Friday 23 September 2011

Forty years on

Almost forty years ago, on 11 November 1971, two members of the RUC were murdered by the Provisional IRA in North Belfast.  One of them, Dermot Hurley, was the first Roman Catholic policeman to be killed in the Troubles and the other, Thomas Moore, was a Protestant.  They were shot while they were in a shop at the rear of Oldpark RUC station.

Those were dark days with shootings and bombings night after night, especially in North Belfast, and the murders attracted only limited media attention.  The next day there were more deaths and those of the previous day were pushed off the pages of the newspapers.

Almost forty years later, on 2 March 2011, dissident republicans murdered Ronan Kerr, a Roman Catholic member of the PSNI, in Omagh.  The fact that there has been so much media attention on the murder of Ronan Kerr shows just how much things have changed.  We do not have a daily deluge of death to push this atrocity off the newspaper page or the television screen.

On 9 December 2009 another Roman Catholic police officer, Stephen Carroll, was shot dead by dissident republicans from the Continuity IRA while responding to a 999 call in Craigavon.  This came just two days after the shooting of two soldiers by the Real IRA in Antrim and Stephen Carroll was the first PSNI officer to be murdered by terrorists.  After those three murders Martin McGuinness described the dissident republican killers as 'traitors to the island of Ireland.'  On the Nolan Show on Radio Ulster, Sinn Fein spokesman John O'Dowd, who is now acting DFM, was asked if this was murder and he said clearly and unequivocally that it was murder.

The killing of Dermot Hurley and Thomas Moore by the Provisional IRA in 1971 was also murder and it was totally wrong as were the murders of some 300 other policemen.  During the Troubles 301 active members of the RUC were killed and around 9,000 injured, mostly in terrorist attacks by the Provisional IRA.  Indeed at one stage the RUC was the most dangerous police service to in the world of which to be a member.  The Newry mortar attack by the Provisional IRA in 1985 killed nine RUC officers and this was the highest number of deaths inflicted on the RUC in one incident.

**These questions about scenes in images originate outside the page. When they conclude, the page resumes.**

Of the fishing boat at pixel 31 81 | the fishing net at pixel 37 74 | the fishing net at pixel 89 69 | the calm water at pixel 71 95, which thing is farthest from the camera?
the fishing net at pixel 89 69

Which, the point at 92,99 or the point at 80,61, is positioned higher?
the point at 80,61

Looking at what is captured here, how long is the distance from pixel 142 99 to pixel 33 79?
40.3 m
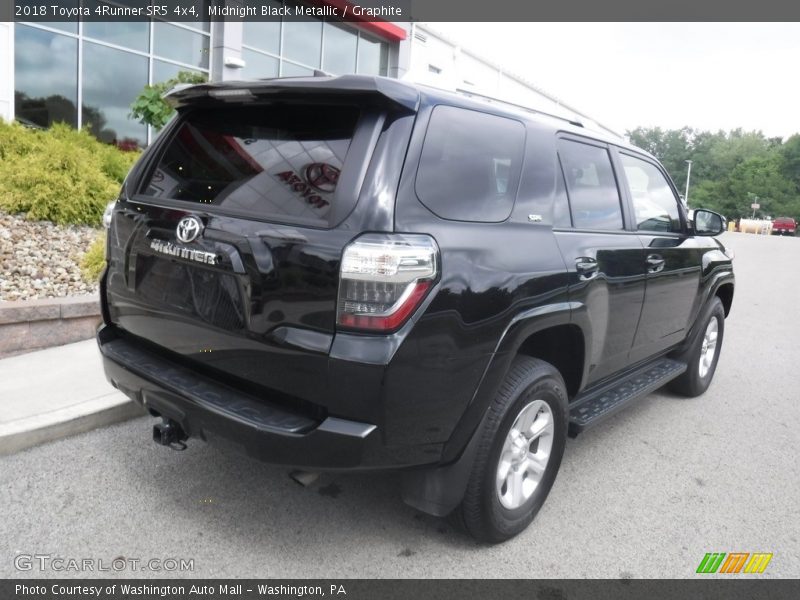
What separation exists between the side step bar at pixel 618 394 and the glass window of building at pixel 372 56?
54.3 ft

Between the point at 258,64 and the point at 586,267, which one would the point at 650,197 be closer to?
the point at 586,267

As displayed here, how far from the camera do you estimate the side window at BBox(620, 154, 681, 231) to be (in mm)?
4141

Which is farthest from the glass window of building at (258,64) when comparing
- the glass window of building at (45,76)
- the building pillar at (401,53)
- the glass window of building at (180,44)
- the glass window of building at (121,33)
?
the building pillar at (401,53)

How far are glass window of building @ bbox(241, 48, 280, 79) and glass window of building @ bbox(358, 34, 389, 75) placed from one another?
3.57 metres

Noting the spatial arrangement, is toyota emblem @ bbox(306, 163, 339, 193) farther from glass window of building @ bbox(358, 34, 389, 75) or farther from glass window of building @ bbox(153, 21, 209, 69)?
glass window of building @ bbox(358, 34, 389, 75)

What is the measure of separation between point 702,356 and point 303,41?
48.2 ft

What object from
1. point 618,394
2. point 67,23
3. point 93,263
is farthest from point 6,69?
point 618,394

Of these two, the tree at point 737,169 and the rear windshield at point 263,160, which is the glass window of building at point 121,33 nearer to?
the rear windshield at point 263,160

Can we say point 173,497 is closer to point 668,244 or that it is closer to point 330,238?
point 330,238

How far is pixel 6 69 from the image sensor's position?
1127cm

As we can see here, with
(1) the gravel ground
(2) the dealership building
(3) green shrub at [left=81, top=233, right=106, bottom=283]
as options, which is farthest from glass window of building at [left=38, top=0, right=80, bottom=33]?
(3) green shrub at [left=81, top=233, right=106, bottom=283]

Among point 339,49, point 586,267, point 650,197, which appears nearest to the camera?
point 586,267

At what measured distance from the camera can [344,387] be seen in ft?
7.44
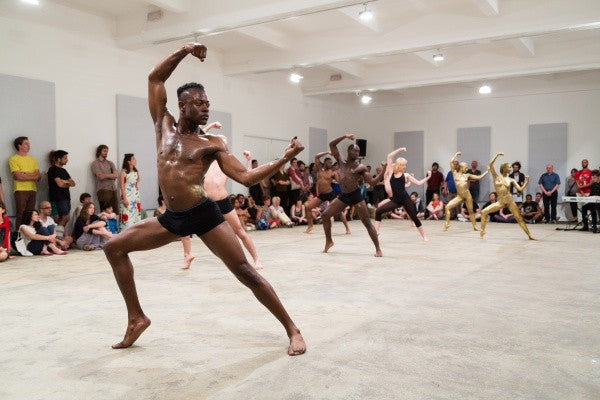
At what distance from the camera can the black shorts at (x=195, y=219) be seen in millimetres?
3164

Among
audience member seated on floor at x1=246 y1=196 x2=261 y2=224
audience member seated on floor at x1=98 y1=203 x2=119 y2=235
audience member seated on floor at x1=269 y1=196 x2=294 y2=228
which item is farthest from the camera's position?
audience member seated on floor at x1=269 y1=196 x2=294 y2=228

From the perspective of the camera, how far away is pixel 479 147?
56.5 ft

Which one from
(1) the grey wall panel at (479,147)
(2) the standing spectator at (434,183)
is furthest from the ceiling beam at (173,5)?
(1) the grey wall panel at (479,147)

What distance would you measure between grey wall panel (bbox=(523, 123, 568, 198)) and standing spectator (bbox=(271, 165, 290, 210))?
8115mm

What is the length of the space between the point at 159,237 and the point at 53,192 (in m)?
6.86

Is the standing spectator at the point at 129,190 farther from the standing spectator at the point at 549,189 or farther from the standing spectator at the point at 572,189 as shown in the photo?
the standing spectator at the point at 572,189

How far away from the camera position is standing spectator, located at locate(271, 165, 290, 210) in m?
14.1

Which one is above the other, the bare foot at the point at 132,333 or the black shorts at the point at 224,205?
the black shorts at the point at 224,205

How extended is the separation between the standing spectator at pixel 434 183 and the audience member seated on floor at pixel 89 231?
37.2 ft

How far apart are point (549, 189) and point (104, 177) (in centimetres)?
1269

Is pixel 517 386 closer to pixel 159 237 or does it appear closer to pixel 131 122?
pixel 159 237

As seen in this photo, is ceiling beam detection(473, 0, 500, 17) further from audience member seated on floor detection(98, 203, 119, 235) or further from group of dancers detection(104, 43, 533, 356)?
audience member seated on floor detection(98, 203, 119, 235)

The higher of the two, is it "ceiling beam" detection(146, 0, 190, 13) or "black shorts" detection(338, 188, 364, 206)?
"ceiling beam" detection(146, 0, 190, 13)

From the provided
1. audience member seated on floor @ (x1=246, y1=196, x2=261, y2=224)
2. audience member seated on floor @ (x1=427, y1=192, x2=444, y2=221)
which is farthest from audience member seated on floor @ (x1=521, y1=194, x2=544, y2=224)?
audience member seated on floor @ (x1=246, y1=196, x2=261, y2=224)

Back in 1971 Provisional Sinn Fein condoned the murder of Constable Hurley just as they condoned the murder of several hundred more.  Forty years later they condemn the murders of Stephen Carroll and Ronan Kerr and encourage young men to join the PSNI.  That must be recognised and welcomed. 

The Roman Catholic Church and the GAA also condemned the murder of Ronan Kerr and they have encouraged young men to join the PSNI.  That too must be recognised and welcomed.  Indeed that message is coming from people right across the community.

However it raises two questions for Sinn Fein.
1. Was it murder when the Provisional IRA shot Dermot Hurley and was it murder when the IRA killed all those other policemen?  Republicans continue to look back to the past and demand the truth about the past.  so we have every right to ask them, 'Were those deaths not murders too?'
2. What can Sinn Fein do to help the situation now?  They have encouraged people in the nationalist community to provide information about recent attacks to the PSNI and again we welcome that.  But is there something more that they could do and the answer is yes.

There is still a lingering ambivalence in such things as Michelle Gildernew's character reference for Gerry McGeough, who was found guilt of the attempted murder of an off-duty UDR man thirty years ago, and the photographs of replica weapons in the hands of children at the Ti Chulainn centre.

Sinn Fein have come so far but there is still some way to go.